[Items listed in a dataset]
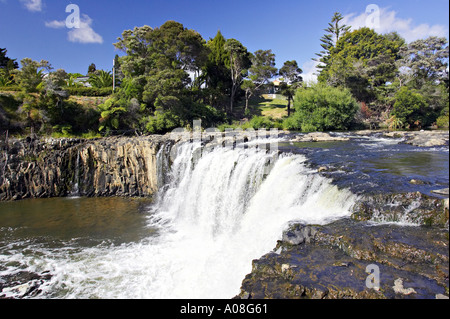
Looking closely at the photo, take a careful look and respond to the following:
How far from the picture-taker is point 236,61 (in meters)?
32.1

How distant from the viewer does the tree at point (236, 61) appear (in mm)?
30953

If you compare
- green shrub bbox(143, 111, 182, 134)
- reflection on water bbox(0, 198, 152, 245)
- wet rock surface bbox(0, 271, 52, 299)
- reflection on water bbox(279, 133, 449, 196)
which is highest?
green shrub bbox(143, 111, 182, 134)


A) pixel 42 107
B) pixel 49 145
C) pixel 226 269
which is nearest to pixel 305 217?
pixel 226 269

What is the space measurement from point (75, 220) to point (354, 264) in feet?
39.9

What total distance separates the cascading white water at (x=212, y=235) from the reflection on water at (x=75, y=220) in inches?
38.0

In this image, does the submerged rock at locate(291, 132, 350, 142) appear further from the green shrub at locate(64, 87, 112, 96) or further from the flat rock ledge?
the green shrub at locate(64, 87, 112, 96)

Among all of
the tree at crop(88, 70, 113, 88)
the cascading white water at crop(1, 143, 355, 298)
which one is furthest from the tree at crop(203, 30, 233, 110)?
the cascading white water at crop(1, 143, 355, 298)

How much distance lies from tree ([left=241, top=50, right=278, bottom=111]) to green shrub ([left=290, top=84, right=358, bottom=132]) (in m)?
10.5

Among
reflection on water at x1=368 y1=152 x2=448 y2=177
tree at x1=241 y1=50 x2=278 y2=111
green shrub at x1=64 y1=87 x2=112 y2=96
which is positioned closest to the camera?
reflection on water at x1=368 y1=152 x2=448 y2=177

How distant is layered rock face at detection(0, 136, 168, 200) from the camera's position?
51.7ft

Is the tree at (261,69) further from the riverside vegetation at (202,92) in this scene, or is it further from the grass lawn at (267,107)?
the grass lawn at (267,107)

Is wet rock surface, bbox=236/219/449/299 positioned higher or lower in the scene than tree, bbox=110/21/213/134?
lower

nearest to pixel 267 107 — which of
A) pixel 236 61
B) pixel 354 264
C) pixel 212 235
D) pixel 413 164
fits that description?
pixel 236 61

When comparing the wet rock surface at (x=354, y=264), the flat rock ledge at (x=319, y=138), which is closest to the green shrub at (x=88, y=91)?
the flat rock ledge at (x=319, y=138)
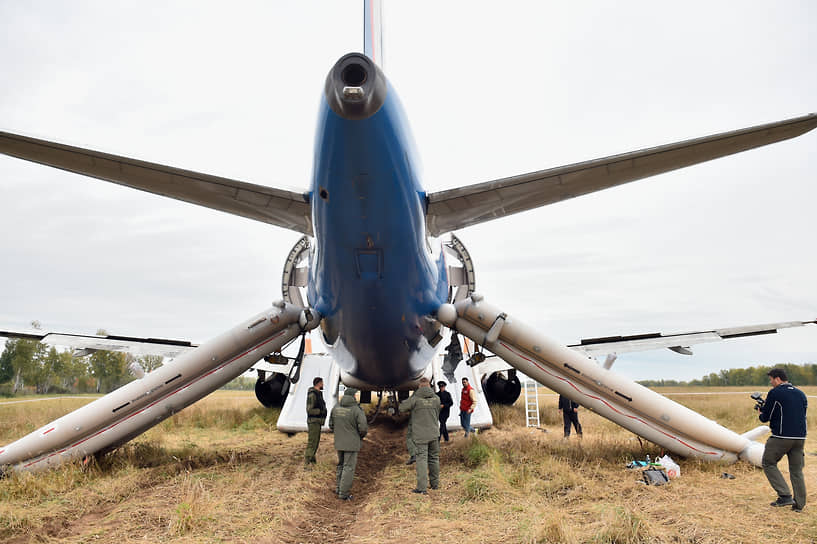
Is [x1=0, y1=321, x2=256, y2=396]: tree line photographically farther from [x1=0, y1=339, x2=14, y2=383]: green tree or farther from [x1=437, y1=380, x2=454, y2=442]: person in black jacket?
[x1=437, y1=380, x2=454, y2=442]: person in black jacket

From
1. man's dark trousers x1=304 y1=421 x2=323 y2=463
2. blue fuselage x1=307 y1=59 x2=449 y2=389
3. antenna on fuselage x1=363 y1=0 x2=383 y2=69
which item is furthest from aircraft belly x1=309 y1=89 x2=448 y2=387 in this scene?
antenna on fuselage x1=363 y1=0 x2=383 y2=69

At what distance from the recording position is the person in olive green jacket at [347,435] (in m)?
6.33

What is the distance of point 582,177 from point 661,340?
888 cm

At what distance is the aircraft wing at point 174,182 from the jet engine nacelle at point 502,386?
401 inches

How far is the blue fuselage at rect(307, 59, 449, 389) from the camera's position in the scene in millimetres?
4716

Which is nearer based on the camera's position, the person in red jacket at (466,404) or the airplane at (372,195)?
the airplane at (372,195)

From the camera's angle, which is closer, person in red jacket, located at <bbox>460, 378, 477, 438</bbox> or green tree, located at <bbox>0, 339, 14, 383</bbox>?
person in red jacket, located at <bbox>460, 378, 477, 438</bbox>

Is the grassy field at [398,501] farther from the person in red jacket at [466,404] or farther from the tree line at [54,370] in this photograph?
the tree line at [54,370]

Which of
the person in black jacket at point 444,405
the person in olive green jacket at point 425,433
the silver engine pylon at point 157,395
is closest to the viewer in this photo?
the person in olive green jacket at point 425,433

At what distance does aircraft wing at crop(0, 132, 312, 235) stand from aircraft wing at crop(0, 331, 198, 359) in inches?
233

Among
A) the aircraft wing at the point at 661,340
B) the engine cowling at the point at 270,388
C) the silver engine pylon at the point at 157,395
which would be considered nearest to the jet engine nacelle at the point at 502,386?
the aircraft wing at the point at 661,340

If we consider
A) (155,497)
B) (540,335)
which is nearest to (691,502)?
(540,335)

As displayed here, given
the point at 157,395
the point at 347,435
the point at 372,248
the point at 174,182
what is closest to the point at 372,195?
the point at 372,248

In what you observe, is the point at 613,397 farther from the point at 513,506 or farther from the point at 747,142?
the point at 747,142
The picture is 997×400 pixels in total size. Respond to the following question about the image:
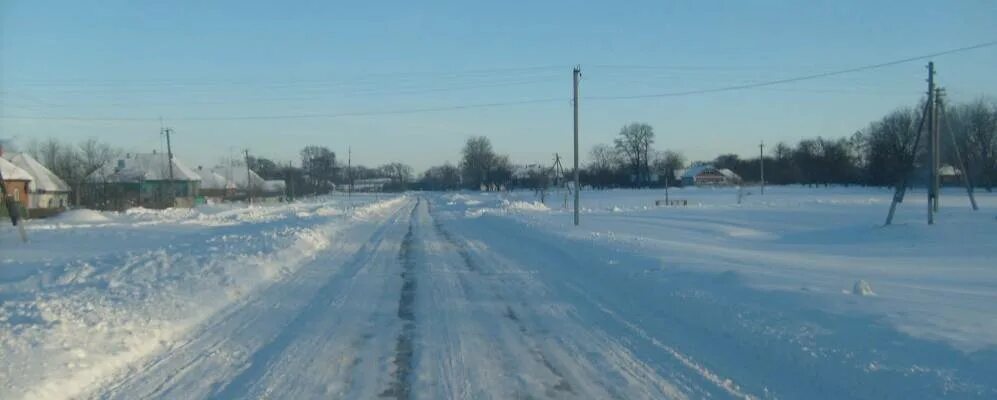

**Written task**: Please copy out each line of the rows above that contains the word "ledge".

**Final result**:
In this image, does the submerged rock at locate(291, 132, 350, 142) appear further from the green shrub at locate(64, 87, 112, 96) or further from the flat rock ledge?
When comparing the wet rock surface at (x=354, y=264), the flat rock ledge at (x=319, y=138), which is closest to the green shrub at (x=88, y=91)?
the flat rock ledge at (x=319, y=138)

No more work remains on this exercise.